Source text ->
start

We have a patio built out above our overgrown ravine. If I stand on the edge I can drop a ball down into the jungle. Though she can’t see where the ball goes, Dorothy will enthusiastically tear around, find her way down below and generally bring back the ball. Sometimes she can’t find it. If I drop a stick down near the ball — she will go again and generally bring back the stick. Even if the stick is lying right beside the ball she will bring the stick. If I tell her to bring the ball she will bring the stick. This is an example of the law of recent memory. Though the squeaky, bouncy ball is the more interesting plaything, the dog will retrieve from the more recent event.

end

Provided information ->
start

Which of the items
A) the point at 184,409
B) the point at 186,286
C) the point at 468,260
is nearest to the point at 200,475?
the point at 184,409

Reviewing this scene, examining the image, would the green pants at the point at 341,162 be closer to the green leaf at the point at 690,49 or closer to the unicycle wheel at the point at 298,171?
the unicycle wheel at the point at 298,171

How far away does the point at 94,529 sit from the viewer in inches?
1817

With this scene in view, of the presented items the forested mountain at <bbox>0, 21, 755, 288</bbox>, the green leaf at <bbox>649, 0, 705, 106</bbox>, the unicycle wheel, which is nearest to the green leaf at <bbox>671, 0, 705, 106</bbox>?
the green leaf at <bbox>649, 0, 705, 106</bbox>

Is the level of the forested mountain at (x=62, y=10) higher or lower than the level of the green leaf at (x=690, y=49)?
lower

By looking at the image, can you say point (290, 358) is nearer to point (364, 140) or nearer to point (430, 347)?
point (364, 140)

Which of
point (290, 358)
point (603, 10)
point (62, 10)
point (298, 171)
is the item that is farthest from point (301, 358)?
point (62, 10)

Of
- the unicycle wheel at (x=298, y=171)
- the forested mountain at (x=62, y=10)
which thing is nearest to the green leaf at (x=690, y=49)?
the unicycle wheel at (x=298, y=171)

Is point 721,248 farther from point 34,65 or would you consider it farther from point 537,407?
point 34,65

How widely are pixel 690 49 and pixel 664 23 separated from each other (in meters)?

end

Written request 1 -> Write out the part of the passage about the dog and the ball starting with "We have a patio" and going on through "more recent event.".
Written request 2 -> Translate this sentence from the passage about the dog and the ball into Spanish: "Even if the stick is lying right beside the ball she will bring the stick."
Written request 3 -> Write what comes next in the passage about the dog and the ball, picking up after its final sentence.
The rows are separate material and have no connection to the passage about the dog and the ball.

Expected output 1 ->
We have a patio built out above our overgrown ravine. If I stand on the edge I can drop a ball down into the jungle. Though she can’t see where the ball goes, Dorothy will enthusiastically tear around, find her way down below and generally bring back the ball. Sometimes she can’t find it. If I drop a stick down near the ball — she will go again and generally bring back the stick. Even if the stick is lying right beside the ball she will bring the stick. If I tell her to bring the ball she will bring the stick. This is an example of the law of recent memory. Though the squeaky, bouncy ball is the more interesting plaything, the dog will retrieve from the more recent event.

Expected output 2 -> Aunque el palo esté justo al lado de la pelota, ella traerá el palo.

Expected output 3 ->
An artist’s reference holds to a similar principle. Recent material, however ordinary, is more exploitable than old. And recent material stays “hot” only so long. I learned this the hard way. I used to be cool and try to let new environments and new reference mature in my imagination — so that the results of my travels gained the benefit of thoughtfulness and reflection. I lived with the fact that nothing whatsoever came out of some of my trips. I was thinking about art as a “big thing” that was going to be important and a lot of work. I was wrong. Art is a joyous thing that you can grasp and drink from like a glass of orange juice. Plein air painters know all about this. Some do it daily in the way that other folks play tennis.
The creative memory is fickle and needs to be taken fresh. If you seize the day and go to work at the first flush of interest, you’ll find your work and your creative ideas freshen up too. Just as the love of a certain medium can have a “life,” so too can subject matter. Many artists report tiring of themes or subjects. Feeling they haven’t exploited them thoroughly enough, they guiltily resist moving on. Sometimes they get stuck for months, even years.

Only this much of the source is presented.